_Lo que harás_
(1) Reescribe en forma de lista el párrafo del extracto sobre la revolución que comienza con «La alta burguesía tendió» y conserva sus datos principales.
(2) Prosigue el extracto sobre la revolución a partir de su última oración.

++++ Extracto proporcionado

El ala más activa de la
revolución fue la pequeña burguesía, formada por pequeños propietarios agrarios
y urbanos, profesiones liberales, etc., que con el apoyo de las masas populares
del campo y de la ciudad creó durante el periodo jacobino (1793-94) un régimen
cuyo ideal fue la democracia de pequeños productores independientes, basada en
el trabajo y el comercio libre.
La alta burguesía tendió
siempre al compromiso con la monarquía y la nobleza. Controló el primer periodo
de la revolución, el de una monarquía liberal restringida (1789-93), y acabó imponiéndose
en 1794, durante los periodos termidoriano, del Directorio y napoleónico.

++++++++
++++ Material recopilado

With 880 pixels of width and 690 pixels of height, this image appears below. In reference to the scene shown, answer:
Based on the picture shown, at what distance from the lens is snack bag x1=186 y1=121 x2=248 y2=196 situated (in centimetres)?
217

++++++++

_Resultados del ejercicio_
(1)
- La alta burguesía tendió siempre al compromiso con la monarquía y la nobleza.
- Controló el primer periodo de la revolución, el de una monarquía liberal restringida (1789-93).
- Acabó imponiéndose en 1794, durante los periodos termidoriano, del Directorio y napoleónico.

(2)
La trascendencia de esta
revolución radica en la influencia que tuvo hacia el exterior, dada la vocación
universal que desde el principio manifestó: en sus fundamentos teóricos apeló a
la idea de libertad y recogió los ejemplos
de Inglaterra durante el siglo XVII y los nacientes EEUU a finales del XVIII, y
los principios ilustrados. Pero la revolución francesa les dio una dimensión
más amplia, en teoría para todas las personas, como fijó en la Declaración Universal
de los Derechos del Hombre y el Ciudadano, y todos los pueblos, mediante la exportación
de la revolución a otros países. Amplió incluso los contenidos liberales,
introduciendo derechos sociales como el de educación o la beneficencia pública,
y aboliendo la esclavitud. En la práctica, sin embargo, fueron frecuentes
ciertas limitaciones de derechos y libertades, como fue el caso del sufragio
censitario o la marginación y discriminación de la mujer, que fue apartada del sufragio,
estuvo supeditada en el matrimonio, etc.